- Origin: Brooklyn, New York City, U.S.
- Genres: Booty bass, electro, rap
- Years active: 2002–2007
- Label: Tommy Boy Entertainment
- Past members: Jessibel Suthiwong Belinda Lovell Cat Hartwell Matt Goias "Fancy"

= FannyPack =

American electronic/hip hop group

FannyPack was a New York City-based electronic/hip hop group that was formed in 2002 by music producers Matt Goias and "Fancy". The band featured vocals by Jessibel Suthiwong, Belinda Lovell, and Cat Hartwell.

The group's 2003 debut album, So Stylistic, was released in the United States by Tommy Boy Records and featured the hit single "Cameltoe". "Cameltoe" peaked at number 38 in Australia. In 2005, Fannypack released their follow-up LP, See You Next Tuesday, which featured guest vocals by Brooke Lugo and dancehall superstar Mr. Vegas.

After FannyPack, Cat Hartwell joined the band Holy Hail. Belinda Lovell joined the group Retro Glam and worked on a solo album.

==Discography==
- So Stylistic (Label: Tommy Boy Entertainment) (2003)
- See You Next Tuesday (Label: Tommy Boy Entertainment) (2005)
- Ghetto Bootleg (Label: Tommy Boy Entertainment) (2008)

Post-FannyPack
- Lil' Too Late (single) (with Skee-Lo, Belinda Lovell, REDStar & D.J. Cazz) (Premier Ent. Group) (2011)

Belinda Lovell as a member of "Retro Glam"
- Just for One Night (single) (with D.J. Cazz) (Premier Ent.

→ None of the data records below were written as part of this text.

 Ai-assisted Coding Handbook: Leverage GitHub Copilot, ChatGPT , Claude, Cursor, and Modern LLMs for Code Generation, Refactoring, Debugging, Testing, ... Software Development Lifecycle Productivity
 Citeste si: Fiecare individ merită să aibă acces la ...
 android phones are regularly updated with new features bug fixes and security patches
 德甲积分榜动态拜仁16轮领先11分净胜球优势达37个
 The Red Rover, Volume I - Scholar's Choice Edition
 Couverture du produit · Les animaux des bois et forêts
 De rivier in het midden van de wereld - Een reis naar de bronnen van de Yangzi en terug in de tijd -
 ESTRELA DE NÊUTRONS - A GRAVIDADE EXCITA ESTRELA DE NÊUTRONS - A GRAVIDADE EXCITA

Group) (2012)

==Appearances==
- "Cameltoe" (featured on Harold & Kumar Go to White Castle and Jackass 3.5)
- "You Gotta Know" (featured on the Kitsuné release Kitsuné X)
- "Pop Dat Thing" (featured on the Moveltraxx release Da Movelt Posse)
- "Hey Mami" (featured on Dance Central, The Fast and the Furious: Tokyo Drift in Han's nightclub and Still Waiting...)
- "Seven One Eight" (featured on I Now Pronounce You Chuck and Larry, Don't Trust the B— in Apartment 23 episode "Paris...")
- "Nu Nu" (Double J & Hayze Extended mix) (featured in Stick It, The L Word, and on Fired Up)
- "Fire Fire" (with Mr. Vegas) (featured in Stick It)

Belinda Lovell as part of Retro Glam has also appeared in:
- "Just for One Night" (featured in Super Swag)
- "Lil Too Late" (featured in Bunnies On Deck)
- "Live Without Him" (featured in Bunnies On Deck)

==Tours==
Opened for Madonna on her 2006 Confessions Tour in the United States.